Anyone knows an up to date independent leaderboard? Lmsys and livebench used to be great but skipped most major models recently.

replies(2): >>41844092 #>>41846615 #
1. reissbaker ◴[] No.41846615[source]
Phi 3.5 is pretty bad in practice, the Phi series always benchmarks well on the popular benchmarks and then falls over IRL (or on less-popular benchmarks). It would be nice to see it against Qwen2.5, but the Qwen team didn't release any evals on the 7B version AFAIK, so I can see why the Zamba folks compared it against other published benchmarks of similar-sized models.

In general the idea with these hybrid SSM architectures is to show that you can get good results with fewer training tokens, and to significantly improve inference speed. Even if Qwen2.5 was better at MMLU, etc, it definitely used way more training tokens to get there (18T tokens for Qwen2.5 vs 3T for Zamba2), so Zamba2 is still a pretty useful result.

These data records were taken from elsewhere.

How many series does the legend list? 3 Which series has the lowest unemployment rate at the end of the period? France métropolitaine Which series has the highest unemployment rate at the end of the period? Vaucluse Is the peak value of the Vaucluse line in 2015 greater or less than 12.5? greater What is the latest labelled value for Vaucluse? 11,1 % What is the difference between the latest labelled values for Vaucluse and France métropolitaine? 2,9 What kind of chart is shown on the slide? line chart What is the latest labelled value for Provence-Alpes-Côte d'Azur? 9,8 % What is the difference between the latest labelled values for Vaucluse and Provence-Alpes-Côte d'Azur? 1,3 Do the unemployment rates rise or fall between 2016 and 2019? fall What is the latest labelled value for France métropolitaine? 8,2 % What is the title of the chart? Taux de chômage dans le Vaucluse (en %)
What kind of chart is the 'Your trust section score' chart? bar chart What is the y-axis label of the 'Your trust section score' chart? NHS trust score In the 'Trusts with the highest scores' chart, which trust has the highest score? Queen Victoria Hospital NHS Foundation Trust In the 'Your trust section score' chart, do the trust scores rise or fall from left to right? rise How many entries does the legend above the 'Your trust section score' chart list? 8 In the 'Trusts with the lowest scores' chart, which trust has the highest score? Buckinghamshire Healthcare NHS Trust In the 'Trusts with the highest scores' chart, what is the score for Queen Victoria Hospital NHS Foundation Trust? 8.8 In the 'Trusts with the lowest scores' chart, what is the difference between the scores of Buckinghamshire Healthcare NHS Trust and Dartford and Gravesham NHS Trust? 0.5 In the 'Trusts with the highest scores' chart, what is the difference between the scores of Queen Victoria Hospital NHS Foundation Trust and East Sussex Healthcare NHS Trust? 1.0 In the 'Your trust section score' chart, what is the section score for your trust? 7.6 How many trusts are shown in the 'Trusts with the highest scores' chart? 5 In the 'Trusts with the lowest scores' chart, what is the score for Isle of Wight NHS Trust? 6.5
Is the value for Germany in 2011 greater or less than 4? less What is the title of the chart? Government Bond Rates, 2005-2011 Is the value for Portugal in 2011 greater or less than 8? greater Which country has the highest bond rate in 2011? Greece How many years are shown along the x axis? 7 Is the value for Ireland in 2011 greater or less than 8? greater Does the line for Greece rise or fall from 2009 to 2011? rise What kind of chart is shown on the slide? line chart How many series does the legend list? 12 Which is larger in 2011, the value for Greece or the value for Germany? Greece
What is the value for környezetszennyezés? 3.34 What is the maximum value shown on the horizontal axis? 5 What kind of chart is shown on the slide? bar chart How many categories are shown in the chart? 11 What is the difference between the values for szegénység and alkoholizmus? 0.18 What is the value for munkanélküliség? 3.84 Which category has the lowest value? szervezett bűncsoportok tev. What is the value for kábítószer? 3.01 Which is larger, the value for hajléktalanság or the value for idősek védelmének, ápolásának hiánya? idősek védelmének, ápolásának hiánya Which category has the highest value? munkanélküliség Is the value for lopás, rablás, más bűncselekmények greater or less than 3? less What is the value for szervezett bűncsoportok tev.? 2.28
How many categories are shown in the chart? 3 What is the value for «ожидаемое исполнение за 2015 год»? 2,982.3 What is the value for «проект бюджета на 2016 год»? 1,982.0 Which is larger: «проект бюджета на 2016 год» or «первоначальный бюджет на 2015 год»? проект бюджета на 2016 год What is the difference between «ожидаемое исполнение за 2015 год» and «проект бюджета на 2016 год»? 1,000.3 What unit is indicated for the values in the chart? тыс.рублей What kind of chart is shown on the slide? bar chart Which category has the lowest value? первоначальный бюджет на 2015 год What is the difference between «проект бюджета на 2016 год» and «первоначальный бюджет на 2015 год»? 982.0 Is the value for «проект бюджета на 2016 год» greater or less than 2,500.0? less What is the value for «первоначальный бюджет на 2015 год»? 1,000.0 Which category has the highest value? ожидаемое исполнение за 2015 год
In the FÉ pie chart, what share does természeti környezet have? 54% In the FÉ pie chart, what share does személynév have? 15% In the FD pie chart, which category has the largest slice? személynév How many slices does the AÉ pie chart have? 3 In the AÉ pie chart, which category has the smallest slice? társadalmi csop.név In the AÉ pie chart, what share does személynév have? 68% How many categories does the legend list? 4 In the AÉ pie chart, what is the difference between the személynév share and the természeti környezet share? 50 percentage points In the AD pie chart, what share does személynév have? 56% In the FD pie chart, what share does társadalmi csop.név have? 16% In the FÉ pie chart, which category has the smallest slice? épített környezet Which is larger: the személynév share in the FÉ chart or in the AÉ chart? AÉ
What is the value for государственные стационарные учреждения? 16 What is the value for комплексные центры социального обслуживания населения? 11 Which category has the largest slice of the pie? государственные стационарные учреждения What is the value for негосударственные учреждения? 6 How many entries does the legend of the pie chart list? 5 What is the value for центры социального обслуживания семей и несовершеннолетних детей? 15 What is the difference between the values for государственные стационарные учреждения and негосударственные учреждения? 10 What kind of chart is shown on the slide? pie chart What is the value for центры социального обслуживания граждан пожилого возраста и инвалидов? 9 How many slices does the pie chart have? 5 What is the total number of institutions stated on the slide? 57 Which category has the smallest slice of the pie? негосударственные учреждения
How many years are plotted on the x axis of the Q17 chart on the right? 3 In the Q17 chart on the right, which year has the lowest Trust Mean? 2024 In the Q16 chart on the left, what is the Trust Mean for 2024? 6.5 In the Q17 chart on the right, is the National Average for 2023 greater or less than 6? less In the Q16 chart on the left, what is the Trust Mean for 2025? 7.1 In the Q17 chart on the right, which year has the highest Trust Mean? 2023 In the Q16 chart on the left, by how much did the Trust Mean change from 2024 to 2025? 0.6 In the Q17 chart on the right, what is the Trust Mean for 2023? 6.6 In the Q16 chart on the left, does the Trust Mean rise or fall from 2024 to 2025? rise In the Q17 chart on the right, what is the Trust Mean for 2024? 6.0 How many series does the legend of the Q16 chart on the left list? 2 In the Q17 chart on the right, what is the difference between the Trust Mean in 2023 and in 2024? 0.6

TBD if Zamba2 is actually good in real world usage (Phi3.5 for example used only 3.4T tokens and got good public benchmark results, it's just not very good at anything other than the public benchmarks), but Jamba1.5 -- another hybrid SSM architecture -- did seem to do quite well on the LMSys leaderboards (which are admittedly these days not a super effective measure, but still feel less gameable than MMLU), so I'm moderately hopeful that this is a real architectural win and not just gamed benchmarks.